TRUMP: Is it really all about The Donald?

OR SHOULD WE presume that the Conner clan had those big bucks and somehow managed to waste it away? Blew it all on trivialities to the point where there’s nothing left and their lifestyle is back to the same ol’ blue collar, lower-middle-class standards of the past.

Not that I’m losing much sleep over this “burning” question. If I really want to see the wealthy Roseanne, all I have to do is watch the re-runs on any of the many channels that air them.

But considering how some people are trying to make a big deal out of this particular reboot of an old television program (whose ratings for the Tuesday night rebirth were 18.2 million viewers and more people than watched the record-high viewership that the show’s farewell generated in ’98), I can’t help but expend a little bit of brainpower on it.

Because if it turns out that the show being touted and praised by those who are in full support of this Age of Trump that we’re now in is really about people who had a chance, and blew it big time, I’d say that doesn’t say much about us as a society.
The 'queen' of over-reaction -- Becky, ...

OF COURSE, IF it (the lottery winnings) didn’t happen, it would still be sad if we’re talking about people whose fantasies focus around a once-in-a-lifetime prize and they do nothing to try to make it a reality.

For what it’s worth, the news reports told of how President Donald Trump himself felt compelled to place a telephone call to Roseanne Barr on Wednesday to congratulate her on a television success story – managing to draw all those viewers back to the character for which her life will forever be remembered while also giving the Trump presidency a plug or two!

Which, to my mind, means Trump (himself once the character of a television program The Apprentice) probably thinks this is a priority – and that the “real” issues he’s confronted with are all the “boring” details that overly-serious people think are important.

Personally, I find it amusing the way some people are getting so worked up over this reboot; largely because I think it sad that some people want to make careers out of broadcasting the same ol’ stuff over and over again. Coming up with new characters and stories is just too much work, it seems.

I EVEN FIND it pathetic the way many people feel compelled to go on various Internet sites to post anonymous comments bad-mouthing Barr & Co. If the show dulls your sensibilities that much, just change the channel.

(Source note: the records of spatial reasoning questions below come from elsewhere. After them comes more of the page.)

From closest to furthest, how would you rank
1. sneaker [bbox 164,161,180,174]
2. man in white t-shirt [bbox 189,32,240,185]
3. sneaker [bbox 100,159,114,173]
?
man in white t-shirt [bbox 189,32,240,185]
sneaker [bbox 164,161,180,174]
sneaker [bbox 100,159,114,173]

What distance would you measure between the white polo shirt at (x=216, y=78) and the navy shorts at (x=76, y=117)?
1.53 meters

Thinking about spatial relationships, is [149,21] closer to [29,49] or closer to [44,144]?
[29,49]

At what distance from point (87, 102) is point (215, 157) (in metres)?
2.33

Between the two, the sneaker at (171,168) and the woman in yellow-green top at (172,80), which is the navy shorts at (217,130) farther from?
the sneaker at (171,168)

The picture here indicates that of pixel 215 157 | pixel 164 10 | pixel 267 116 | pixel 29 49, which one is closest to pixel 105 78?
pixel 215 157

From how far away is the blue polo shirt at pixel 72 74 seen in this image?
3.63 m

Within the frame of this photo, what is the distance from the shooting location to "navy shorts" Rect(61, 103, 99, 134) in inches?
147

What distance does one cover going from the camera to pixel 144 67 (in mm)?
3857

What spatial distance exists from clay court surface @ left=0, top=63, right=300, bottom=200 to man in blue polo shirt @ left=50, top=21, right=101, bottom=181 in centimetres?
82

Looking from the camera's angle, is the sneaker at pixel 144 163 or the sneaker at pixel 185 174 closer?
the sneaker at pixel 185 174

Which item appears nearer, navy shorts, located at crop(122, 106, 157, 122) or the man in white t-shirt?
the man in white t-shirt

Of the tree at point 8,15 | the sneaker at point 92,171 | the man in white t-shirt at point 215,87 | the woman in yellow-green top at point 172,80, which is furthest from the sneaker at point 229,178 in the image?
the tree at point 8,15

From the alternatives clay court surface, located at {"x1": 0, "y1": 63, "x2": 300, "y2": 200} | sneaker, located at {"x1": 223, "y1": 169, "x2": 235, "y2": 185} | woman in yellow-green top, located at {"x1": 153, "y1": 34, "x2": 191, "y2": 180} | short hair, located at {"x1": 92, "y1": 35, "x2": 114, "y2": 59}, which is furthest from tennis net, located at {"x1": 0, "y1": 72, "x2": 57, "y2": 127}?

There are so many others to pick from in the modern-day programming environment.
... or Marcia Brady?

As for me, my own thoughts about Roseanne were cemented the one time I actually watched an episode back in the show’s first-run days.

It was the episode where daughter Becky (played by Evanston native Lecy Goranson) was convinced her life was forever ruined because she farted in the middle of giving a speech to the student council. Similar to that old Brady Bunch episode where Marcia got hit right on the nose with a football, causing it to swell up. In the end, Roseanne/Mike Brady gave their daughters a lecture making them realize how the humiliating moment wasn’t that big a deal.

I might be the first person to make a comparison between Roseanne and The Brady Bunch. Except that I can’t help but think that Maureen McCormick (the ultimate teenaged television cutie) played out her scenes with more sophistication.